Gardening: Seed samples prompt thoughts of favorite vegetables

Pat Munts
 
Pat Munts photo

Rattlesnake Snap Pole Beans hang through an arched cattle panel, making them easy to pick. They are best eaten steamed with a little butter.
(Full-size photo)

First it was the seed catalogs that appeared on the heels of Christmas. Now the seed packets are showing up in my mailbox. Spring must not be far away.

Being a garden writer, I often get packs of new seed introductions that various seed companies and promotional groups want me to try. It’s always fun to see what they send and over the years I’ve found a few new favorites that stay in my garden.

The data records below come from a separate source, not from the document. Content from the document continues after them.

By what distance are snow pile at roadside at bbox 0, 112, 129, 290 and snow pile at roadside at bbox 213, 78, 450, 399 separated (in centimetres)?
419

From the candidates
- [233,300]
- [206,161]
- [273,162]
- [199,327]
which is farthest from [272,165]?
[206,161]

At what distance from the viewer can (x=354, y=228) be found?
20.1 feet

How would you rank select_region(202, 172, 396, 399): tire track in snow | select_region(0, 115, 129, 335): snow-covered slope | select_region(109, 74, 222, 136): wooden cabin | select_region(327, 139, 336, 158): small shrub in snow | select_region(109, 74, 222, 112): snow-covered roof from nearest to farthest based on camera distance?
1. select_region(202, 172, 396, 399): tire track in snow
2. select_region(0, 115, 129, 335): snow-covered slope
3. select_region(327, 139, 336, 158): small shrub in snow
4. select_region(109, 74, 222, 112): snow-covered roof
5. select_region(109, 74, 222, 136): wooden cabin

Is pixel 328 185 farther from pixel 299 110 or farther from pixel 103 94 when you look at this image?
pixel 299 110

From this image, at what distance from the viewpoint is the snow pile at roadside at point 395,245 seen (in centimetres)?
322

The latest collection was a sampling of the All-America Selections winners for 2014. AAS is an independent group that tests new introductions and improved varieties of vegetables and flowers for the home gardener. Dozens of varieties are grown by more than 70 trial judges around the country; the top performers are designated as winners for the year.

This year’s selection includes several annuals, a couple of perennials including a new red and white bicolored penstemon “Arabesque” and several vegetables.

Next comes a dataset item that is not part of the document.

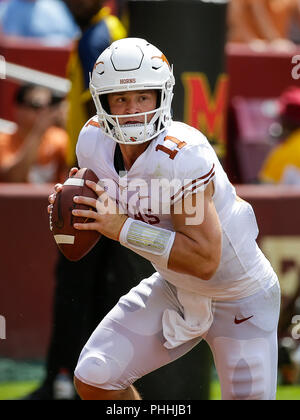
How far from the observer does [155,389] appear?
16.9 ft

My problem is that most of them need to be started indoors and right now my seed-starting space is full of our grown kids’ stuff. However, these new winners did get me to thinking about what some of my all-time favorite garden vegetables were.

In the bean category, my favorite is Rattlesnake Snap Pole Bean. These vigorous climbing beans produce a 6-inch-long green pod with purple splotches. They are similar to the old standards, Oregon Giant and Cascade Giant. I grow them on a section of cattle panel bent into an arch. When they are ready to harvest, I simply walk under the arch and pick the low-hanging fruit – pun intended. The best way to eat them is steamed with butter.

Music garlic is my favorite in the garlic category. This hardneck garlic has large heads with large, easy-to-peel cloves with a nice, spicy flavor. I save the largest heads at the August harvest as my seed stock for planting in October. The rest of the crop I hang in the garage to dry before storing them in a box in a cool but frost-free place. The heads usually stay firm into April.

No vegetable garden is complete without a zucchini plant. After growing several canoe-sized monsters, I started looking for a variety with smaller fruits. Seems I wasn’t the only one looking – soon after the Eight Ball zucchini was released. Eight Ball, like its name indicates, is round and can get from 6 to 8 inches across if you don’t find them quick enough. They are best when they are a little bigger than a billiard ball, sliced and steamed. The larger ones can be hollowed out, stuffed and then steamed.

Lastly, there is nothing better than a carrot pulled fresh from the garden. However why settle for an orange carrot when you can pull up red, yellow and purple ones instead. There are several multicolored rainbow mixes available from different seed companies. The one down side? The color usually disappears when they are cooked.